Problem to solve: Go line by line through the records below. Copy whichever lines contain the string "recaptcha".

Working data:
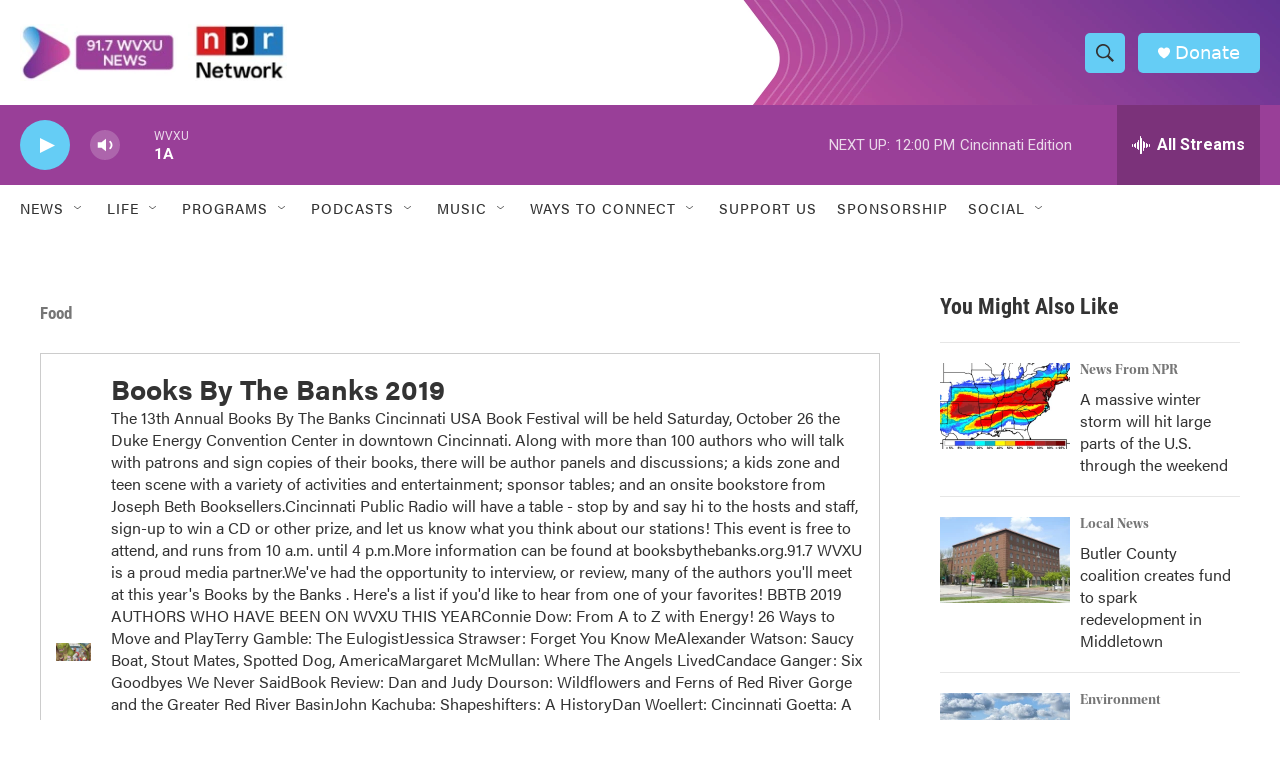

--- FILE ---
content_type: text/html; charset=utf-8
request_url: https://www.google.com/recaptcha/api2/aframe
body_size: 135
content:
<!DOCTYPE HTML><html><head><meta http-equiv="content-type" content="text/html; charset=UTF-8"></head><body><script nonce="g95bwHEQIDP-OtUdcQPO1A">/** Anti-fraud and anti-abuse applications only. See google.com/recaptcha */ try{var clients={'sodar':'https://pagead2.googlesyndication.com/pagead/sodar?'};window.addEventListener("message",function(a){try{if(a.source===window.parent){var b=JSON.parse(a.data);var c=clients[b['id']];if(c){var d=document.createElement('img');d.src=c+b['params']+'&rc='+(localStorage.getItem("rc::a")?sessionStorage.getItem("rc::b"):"");window.document.body.appendChild(d);sessionStorage.setItem("rc::e",parseInt(sessionStorage.getItem("rc::e")||0)+1);localStorage.setItem("rc::h",'1769096961212');}}}catch(b){}});window.parent.postMessage("_grecaptcha_ready", "*");}catch(b){}</script></body></html>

Result of this task:
request_url: https://www.google.com/recaptcha/api2/aframe
<!DOCTYPE HTML><html><head><meta http-equiv="content-type" content="text/html; charset=UTF-8"></head><body><script nonce="g95bwHEQIDP-OtUdcQPO1A">/** Anti-fraud and anti-abuse applications only. See google.com/recaptcha */ try{var clients={'sodar':'https://pagead2.googlesyndication.com/pagead/sodar?'};window.addEventListener("message",function(a){try{if(a.source===window.parent){var b=JSON.parse(a.data);var c=clients[b['id']];if(c){var d=document.createElement('img');d.src=c+b['params']+'&rc='+(localStorage.getItem("rc::a")?sessionStorage.getItem("rc::b"):"");window.document.body.appendChild(d);sessionStorage.setItem("rc::e",parseInt(sessionStorage.getItem("rc::e")||0)+1);localStorage.setItem("rc::h",'1769096961212');}}}catch(b){}});window.parent.postMessage("_grecaptcha_ready", "*");}catch(b){}</script></body></html>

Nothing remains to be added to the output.